December 29, 2011, will be my last day of work before retirement.  I’ve begun to refer to the time starting January 1, 2012, as “The Rest of My Life”.  It feels like a new life will begin, one in which I will have wonderful adventures and do things that are really important rather than just work for a paycheck.  And, of course, most of those anticipated adventures will include seeing wonderful new birds.
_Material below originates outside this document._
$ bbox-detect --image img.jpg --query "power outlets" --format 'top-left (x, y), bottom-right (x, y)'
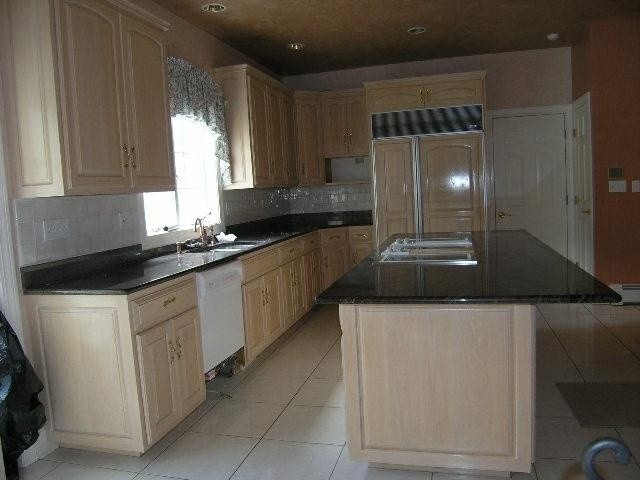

As my new friend and birding buddy, Diane, and I were on our way back to her home near Minneapolis from the Shorebird Workshop last week, we talked about the places we dreamed of visiting.  Diane said “you should write about the trips you take” and I replied with “who would read it?”  When Diane said that she would read about my travels, I impulsively replied “OK, I’ll do it.”  The trip that we had just finished did indeed seem like a preview of the many trips that I hope to take in the future.

The Shorebird Workshop had been great fun, but the bird that was responsible for our birder’s high that day was not a shorebird at all, but a little brown sparrow.  I did not really expect to get any life birds on that trip, but I had a short list of remote possibilities.  On the first day, Doug held two fingers half an inch apart and said there was that much a chance of finding Henslow’s Sparrow.  He and Kim Eckert had been keeping in touch all weekend, and in the final hour of the final day, he got a report from Kim that they had seen the Henslow’s.

A few minutes later, about a mile east of The Nature Conservancy’s Plover Prairie in Lac Qui Parle County, Minnesota, about 18 birders stood and held our breath as Bob played the Henslow’s song.  Yes!  The bird answered and a few of us had brief views of the bird.  A female Harrier glided across the prairie and the sparrow disappeared for a few minutes.  And then it returned closer than the first time.  It perched in the open and sat in the same spot about 75 feet from us for at least 5 minutes.  Everything was perfect.  Yes, absolutely perfect.  The weather was just the right temperature with the slightest hint of a breeze.  The light was perfect for seeing all the color and detail of the sparrow.  The sparrow even chose a perch easily found.  “See the Monarch on the thistle?  Look a foot to the right.”  Judith was happy that she had helped me get my first look, my life look, with her scope.  Gary was beaming as he generously allowed me to indulge in long lingering looks with his wonderful new 80mm Kowa.  We were all beyond happy.  We were lost in that perfect moment of shared joy among birders.